Among key reasons for the Indian Constitution’s durability, we can count the fact that its framers did not try to box future policies into the framework of any social or economic ideology.
As Ambedkar had argued, that would amount to “taking away the liberty of people to decide the social organization in which they wish to live.”
This principle was cited by India’s Supreme Court in its recent 7:2 ruling that said not all private property can be deemed a “material resource of the community” for redistribution under Article 39(b) of the Constitution. Contrary interpretations, as it noted, had the imprint of an ideology that was over-invested in public ownership at the cost of private.
Speaking in the context of how our ‘mixed economy’ first underwent “socialist reforms” and then “market-based reforms,” the apex court observed: “India’s economic trajectory indicates that the Constitution and [its] custodians—the electorate—have routinely rejected one economic dogma as being the exclusive repository of truth.”
A Constitution placed above ideology has served India well. In 1991, it gave us the space for a smooth shift in course, and it was India’s embrace of market forces, marking a break from socialist policies, that enabled the expansion of our economy to a size that lets us aim for rich-world standards of living today.
The big irony, however, is that we have reached a stage where even capitalist fortunes look reliant on socialist ideals—like redistribution. Electoral feedback from Maharashtra, a better-off state, suggests that cash handouts are popular. Other political signals also indicate that some kind of a universal basic income would please the Indian electorate.

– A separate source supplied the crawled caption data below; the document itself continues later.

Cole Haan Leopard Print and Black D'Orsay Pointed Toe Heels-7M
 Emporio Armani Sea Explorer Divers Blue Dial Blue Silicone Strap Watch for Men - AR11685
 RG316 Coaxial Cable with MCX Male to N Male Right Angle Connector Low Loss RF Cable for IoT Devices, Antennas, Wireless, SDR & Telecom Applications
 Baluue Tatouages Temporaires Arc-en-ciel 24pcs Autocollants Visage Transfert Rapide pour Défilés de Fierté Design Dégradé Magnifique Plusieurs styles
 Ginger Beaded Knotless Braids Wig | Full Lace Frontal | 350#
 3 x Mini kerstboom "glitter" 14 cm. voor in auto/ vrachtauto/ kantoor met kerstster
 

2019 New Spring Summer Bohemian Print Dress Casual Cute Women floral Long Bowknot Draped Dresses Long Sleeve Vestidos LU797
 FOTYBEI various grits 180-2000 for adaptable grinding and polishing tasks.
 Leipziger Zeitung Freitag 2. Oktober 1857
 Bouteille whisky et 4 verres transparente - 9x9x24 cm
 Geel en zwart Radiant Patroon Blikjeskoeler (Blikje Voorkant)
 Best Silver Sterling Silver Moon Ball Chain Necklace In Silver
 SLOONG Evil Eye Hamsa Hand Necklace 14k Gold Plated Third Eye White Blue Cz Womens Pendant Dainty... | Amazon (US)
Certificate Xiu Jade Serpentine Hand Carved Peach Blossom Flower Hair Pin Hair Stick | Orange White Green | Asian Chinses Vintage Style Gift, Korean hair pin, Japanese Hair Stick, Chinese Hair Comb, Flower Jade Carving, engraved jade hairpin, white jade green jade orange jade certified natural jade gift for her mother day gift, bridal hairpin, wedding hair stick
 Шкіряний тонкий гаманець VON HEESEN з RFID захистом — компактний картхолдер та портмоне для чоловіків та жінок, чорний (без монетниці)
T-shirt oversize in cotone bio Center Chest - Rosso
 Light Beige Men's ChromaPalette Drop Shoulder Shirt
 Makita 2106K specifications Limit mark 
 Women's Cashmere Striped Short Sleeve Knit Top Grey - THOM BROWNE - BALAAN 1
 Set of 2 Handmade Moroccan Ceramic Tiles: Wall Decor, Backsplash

Perhaps this was always a given in a country of enormous income gaps, but aiding have-nots has been lent extra urgency by recent divergence patterns. While it’s not literally a K-shaped story, the past half decade or so has seen heady prosperity among the well-off while multitudes struggled just to keep their earnings ahead of inflation.
At the macro level, India’s recovery from the covid pandemic was led by profits more than wages. At the bazaar level, evidence has piled up of a boom at the upper-end and stagnation at the lower-end. Markets for many durables and consumables have shown signs of premature saturation, with sales driven by upshifts within the category instead of new users, even though low per-capita usage speaks of huge unmet potential.
Such uneven consumer demand may explain why a revival of private capacity-creation is taking so long; even non-financial businesses have been inclined to invest in financial assets instead of factories. If people were less hard-up, consumer markets and the economy would expand faster.
The situation we’re in doesn’t make a slide back to socialist policies inevitable. Cash transfers and other redistributive tools may be useful within safe fiscal limits, but the pivotal question is whether an economy’s resources are directed more by demand and supply in free interaction, or by central diktat.
The former is a market formula that all successful economies have deployed (to varied extents), while the latter enables a welfare state to satisfy calls for equity. Structurally, our mixed economy has the state playing a large role (with scope for reduction) even after its pro-market remix.
For efficiency gains, we need further market reforms. We also need welfare, of course, but mustn’t let resource allocation get all statist again. Thankfully, the Constitution lets us search for an optimal mix.